Estaba muy agradecida de que me permitieran estar con mi mamá y mi papá. Mis dos hermanos, que a menudo estaban en el extranjero, estaban en la ciudad esa semana, y a todos se nos permitió quedarnos cada día tantas horas como quisiéramos. Esos últimos días con mi madre fueron muy valiosos para todos nosotros. Toda nuestra familia sintió el consuelo y la paz de la verdad de que Dios es Amor y que Él está con nosotros.
Muchos de los empleados del complejo estaban llorando, pero pude asegurarles que todo estaba bien, porque sabía que mamá siempre había vivido en Dios y no podía apartarse de Él, no podía estar fuera del Amor divino e infinito.

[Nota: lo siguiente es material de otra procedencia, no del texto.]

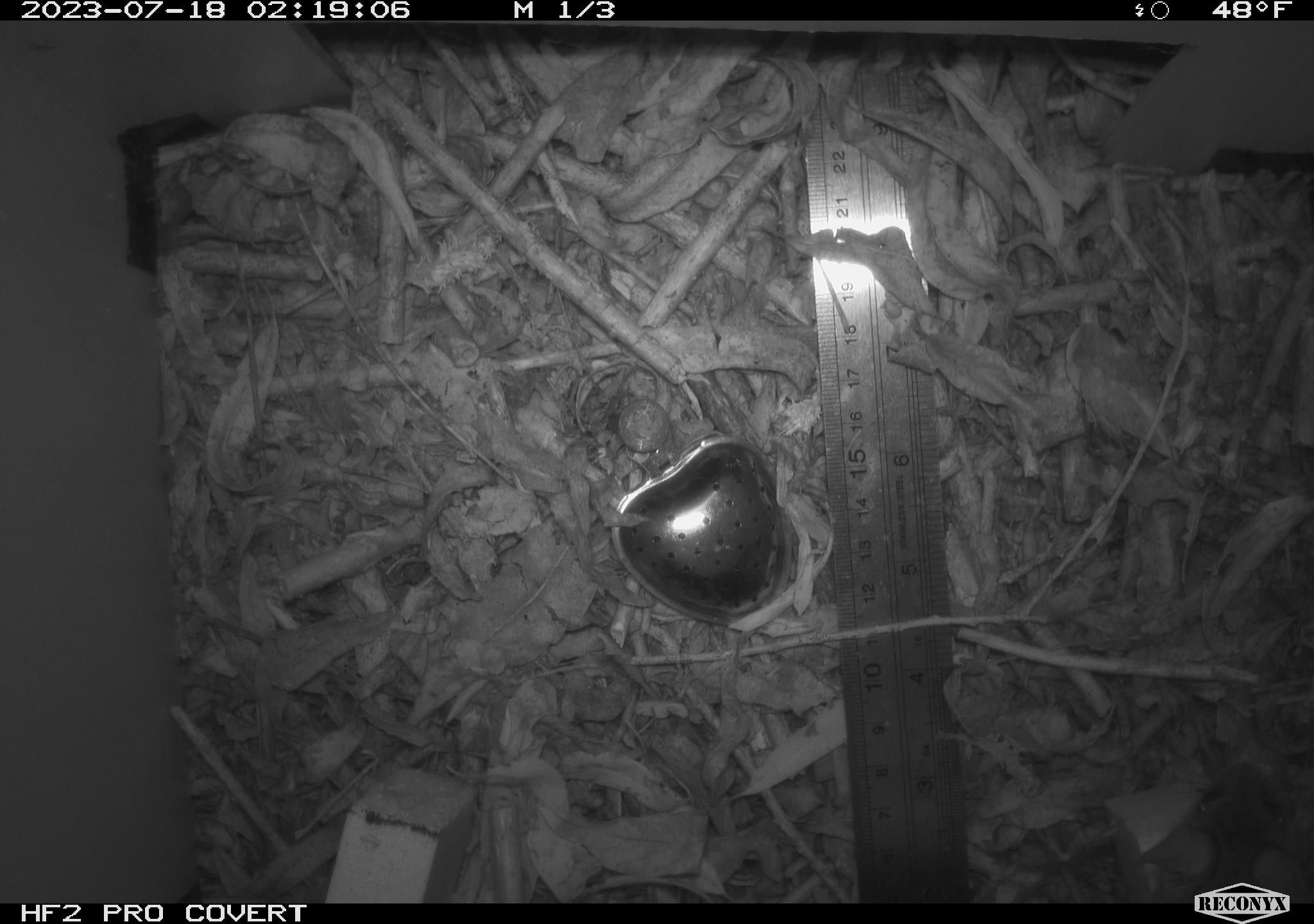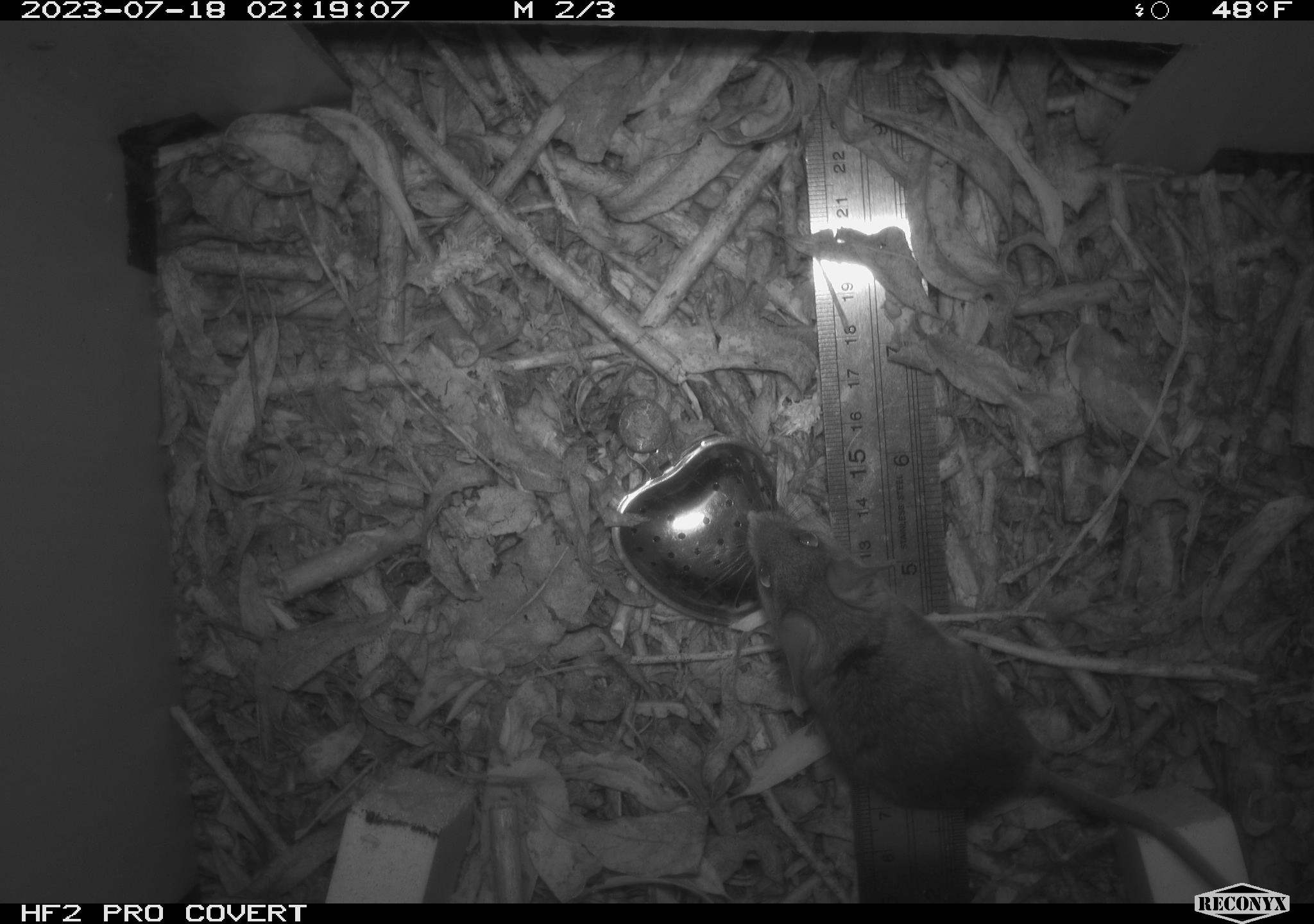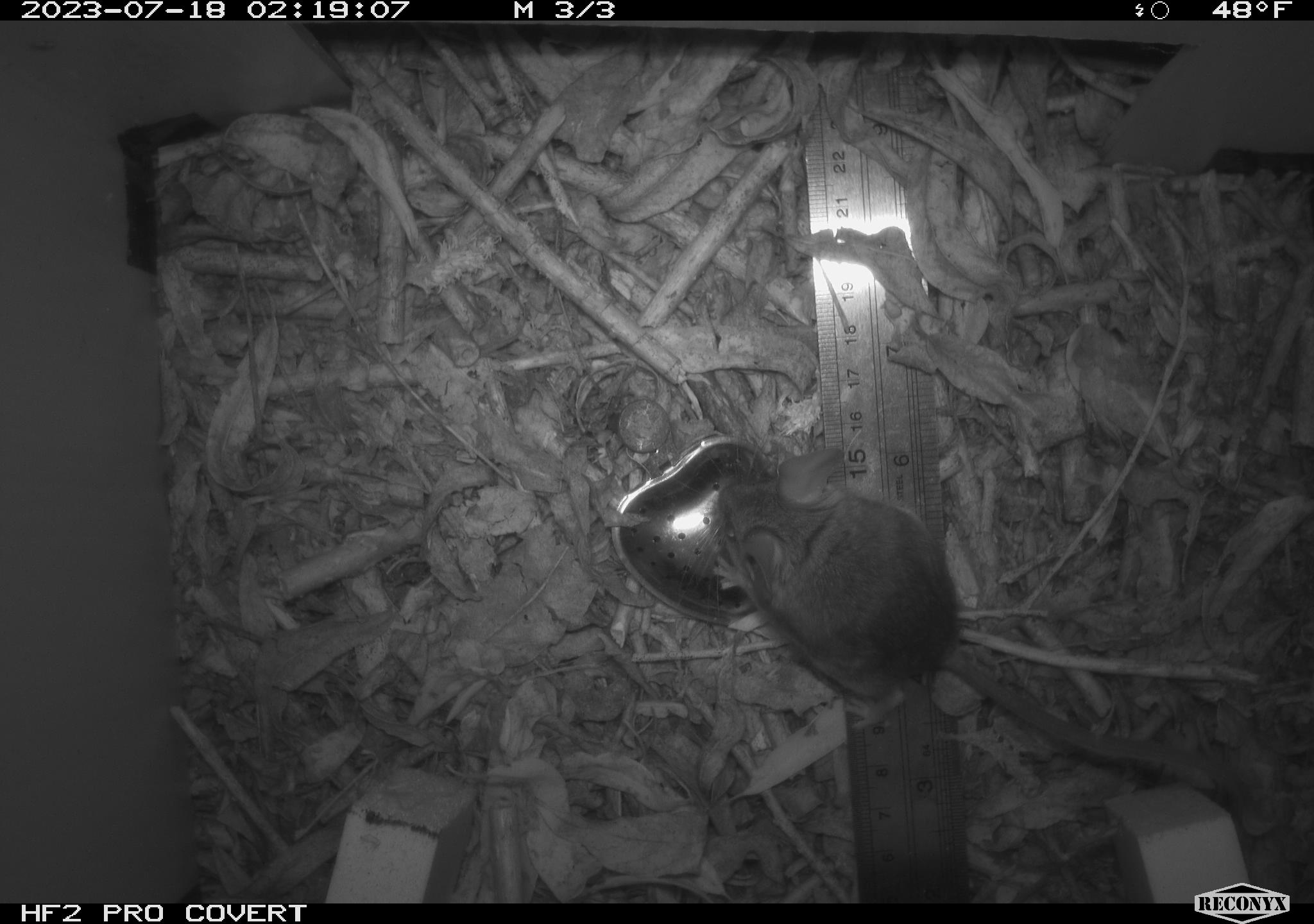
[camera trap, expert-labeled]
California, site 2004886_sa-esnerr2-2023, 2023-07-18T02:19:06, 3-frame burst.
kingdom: Animalia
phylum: Chordata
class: Mammalia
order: Rodentia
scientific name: Rodentia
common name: mouse species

Sabía que mamá no había creado ninguna de sus buenas cualidades, sino que siempre las incluyó como reflejo de Dios. Así como la luna refleja la luz del sol, mamá reflejaba todo el bien, todo el amor, toda la verdad del bien infinito, Dios. Ella era una clara transparencia para el bien, para la Verdad omnipresente, para el Principio divino, el Amor. Y ese Amor todavía estaba con nosotros. Nuestra familia sintió la presencia del Amor con nosotros y con mi mamá, envolviéndonos y abrazándonos a todos.
En el año transcurrido desde que mi mamá falleció, nunca he llorado, y aunque a menudo pienso en ella y la amo, no tengo ningún sentido de pérdida por ella o por mí. Y mi padre, después de setenta años de un matrimonio de lo más tierno y feliz, honestamente no se siente solo ni con una sensación de pérdida. Creo que eso es parte de esta cascada de bendiciones que toda nuestra familia sintió. Nos llena de humildad.
Estoy muy agradecida por todas las verdades que aprendemos de la Biblia y los escritos de la Sra. Eddy. Los mismos arrojan la luz del Amor sobre toda nuestra experiencia.